I agree with the statements posted above. For some reason Regal has the smallest screens in proportion to auditorium size, especially when compared to Loew’s and AMC multiplexes in NYC. I’ve been here twice but will never return.
This theater’s claim to fame was it’s upper east side location and it’s artwork outside reflecting the current and future attractions. It’s auditoriums and presentatations were always second rate especially when compared to the west side movie palaces of the day.
“The King and I” at the Lighthouse was a brand new restotation printdown to 35mm from the original 55mm negative. It was shown in a very wide aspect ratio with black bars at the top and bottom of the theater’s cinemascope (uncurved) screen. The sound was remastered in 4-track Dolby Digital stereo. Sound seperation behind the screen was excellent however I could not hear any surrounds,unlike the presentation at the Roxy, so many years ago. This theater has small speakers in the ceiling.

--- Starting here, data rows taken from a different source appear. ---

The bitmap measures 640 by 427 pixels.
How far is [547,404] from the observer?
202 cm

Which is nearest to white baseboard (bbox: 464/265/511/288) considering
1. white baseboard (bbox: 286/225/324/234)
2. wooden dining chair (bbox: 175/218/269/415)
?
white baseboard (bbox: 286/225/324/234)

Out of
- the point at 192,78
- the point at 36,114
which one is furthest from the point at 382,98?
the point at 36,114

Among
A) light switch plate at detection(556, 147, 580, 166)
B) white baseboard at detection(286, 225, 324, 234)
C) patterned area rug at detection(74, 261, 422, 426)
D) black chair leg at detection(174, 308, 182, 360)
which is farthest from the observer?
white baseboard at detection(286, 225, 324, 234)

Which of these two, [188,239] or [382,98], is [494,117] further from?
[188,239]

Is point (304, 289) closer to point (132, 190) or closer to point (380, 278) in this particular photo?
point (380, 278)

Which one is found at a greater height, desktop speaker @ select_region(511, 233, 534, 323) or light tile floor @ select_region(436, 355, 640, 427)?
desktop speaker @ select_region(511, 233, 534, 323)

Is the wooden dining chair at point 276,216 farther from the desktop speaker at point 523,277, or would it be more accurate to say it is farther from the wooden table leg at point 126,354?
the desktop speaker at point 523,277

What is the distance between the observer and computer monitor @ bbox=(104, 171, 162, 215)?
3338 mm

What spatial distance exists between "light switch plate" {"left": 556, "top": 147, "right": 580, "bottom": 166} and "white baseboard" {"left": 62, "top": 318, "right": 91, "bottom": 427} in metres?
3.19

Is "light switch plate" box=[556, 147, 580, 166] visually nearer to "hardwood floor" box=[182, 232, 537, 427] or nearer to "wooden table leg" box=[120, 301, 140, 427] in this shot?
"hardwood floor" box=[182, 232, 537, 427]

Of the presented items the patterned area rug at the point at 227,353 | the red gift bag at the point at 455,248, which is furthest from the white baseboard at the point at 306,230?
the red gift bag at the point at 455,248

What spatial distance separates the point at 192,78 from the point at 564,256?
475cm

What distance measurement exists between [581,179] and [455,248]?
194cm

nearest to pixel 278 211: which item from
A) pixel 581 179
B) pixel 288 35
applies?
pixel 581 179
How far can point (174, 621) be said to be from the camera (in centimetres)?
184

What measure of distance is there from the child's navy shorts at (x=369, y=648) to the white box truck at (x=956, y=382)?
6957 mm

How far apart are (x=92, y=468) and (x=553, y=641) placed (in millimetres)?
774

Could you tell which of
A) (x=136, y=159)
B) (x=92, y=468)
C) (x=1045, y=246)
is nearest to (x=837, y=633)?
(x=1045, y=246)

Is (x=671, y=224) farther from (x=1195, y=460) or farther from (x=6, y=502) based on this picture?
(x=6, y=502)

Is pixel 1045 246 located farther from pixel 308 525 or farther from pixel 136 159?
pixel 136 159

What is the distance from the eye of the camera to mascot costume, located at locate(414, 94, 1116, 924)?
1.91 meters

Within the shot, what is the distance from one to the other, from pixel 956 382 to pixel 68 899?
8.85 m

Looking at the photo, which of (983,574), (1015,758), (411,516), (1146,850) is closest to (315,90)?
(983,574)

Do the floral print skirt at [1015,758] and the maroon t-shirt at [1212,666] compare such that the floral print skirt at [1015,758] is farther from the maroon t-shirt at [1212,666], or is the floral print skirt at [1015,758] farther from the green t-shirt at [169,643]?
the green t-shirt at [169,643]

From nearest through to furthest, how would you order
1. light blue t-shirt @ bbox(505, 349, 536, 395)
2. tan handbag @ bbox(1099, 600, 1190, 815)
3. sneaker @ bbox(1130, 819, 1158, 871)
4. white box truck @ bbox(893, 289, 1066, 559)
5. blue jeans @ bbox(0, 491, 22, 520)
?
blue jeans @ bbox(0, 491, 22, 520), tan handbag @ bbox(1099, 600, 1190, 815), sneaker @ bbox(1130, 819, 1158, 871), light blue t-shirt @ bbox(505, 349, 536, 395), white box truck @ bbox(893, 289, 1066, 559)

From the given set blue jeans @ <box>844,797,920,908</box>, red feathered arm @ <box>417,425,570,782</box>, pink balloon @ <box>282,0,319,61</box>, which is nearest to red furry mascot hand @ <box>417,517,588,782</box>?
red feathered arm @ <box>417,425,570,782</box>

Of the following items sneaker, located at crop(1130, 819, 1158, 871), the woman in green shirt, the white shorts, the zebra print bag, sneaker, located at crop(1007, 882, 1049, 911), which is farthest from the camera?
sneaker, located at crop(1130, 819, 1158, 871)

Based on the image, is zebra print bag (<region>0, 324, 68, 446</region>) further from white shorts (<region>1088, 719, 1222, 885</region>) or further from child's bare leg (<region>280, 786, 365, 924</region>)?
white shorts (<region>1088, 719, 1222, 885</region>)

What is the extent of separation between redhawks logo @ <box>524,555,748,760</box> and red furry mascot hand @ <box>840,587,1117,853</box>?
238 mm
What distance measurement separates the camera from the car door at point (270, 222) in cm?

This print will soon be realeased to “art” theaters around the country according to the Fox restoration representative who spoke at the presentation.
I was there for the last show Saturday when an announcement was made that a closing theater in Washington would be donating two 70MM projectors to the Jersey. Hopefully this may encourage a 70MM festival in the future.
I saw true VistaVision at the Paramount. The picture was large, bright, and crystal clear, significantly more impressive than regular 35mm presentations at the time. I was not impressed with the projected aspect ratio which seemed less than 1.85. Even less impressive was Perspecta Sound. The film was “Strategic Air Command.”
This is Cinerama never played the Rivoli. You saw it at the Ziegfeld. The presentation was a poor, poor imitation of the original. Ask anyone who has seen them both.
Yes they were like that. The Midtown was the worst conversion I’ve ever seen. It was one whole block long, each side 16 seats across and 37 rows deep with screens way above the seats near the ceiling. You had to see it to believe it. And this was once a Todd-AO house.
I saw “The Greatest Story Ever Told” in single lens Cinerama at the Warner Cinerama in 1965 and sitting next to me was one of my favorite entertainers, Jackie Wilson! Imagine my surprise. I explained wide screen projection to him. He was very friendly and signed my program book.
I went to the Metro on the 25th to see The Manchurian Candidate
(2004) in the lower auditorium on a tiny little screen (1.85)and noticed there were no surround speakers. The film began and I realized the sound was MONAURAL which I havent heard in a new film in years. The theater was hot as hell as there was no air conditioning. I was the only person attending the first show. As I ran out the door 10 minutes into the show a very pleasant staff member said “Don’t you like the movie?” I said “No, the theater. It was so hot in there I didn’t even ask for a refund. Tired Clearview.
In it’s day the Festival was one of the worst places to see a film,there were no such places as the Quad or the Film Forum or the Angelika at that time.
Not only was the floor flat, but the Austrian drapery LOWERED to beneath the small screen accompanied by a loud grinding noise when the film began. Remember that?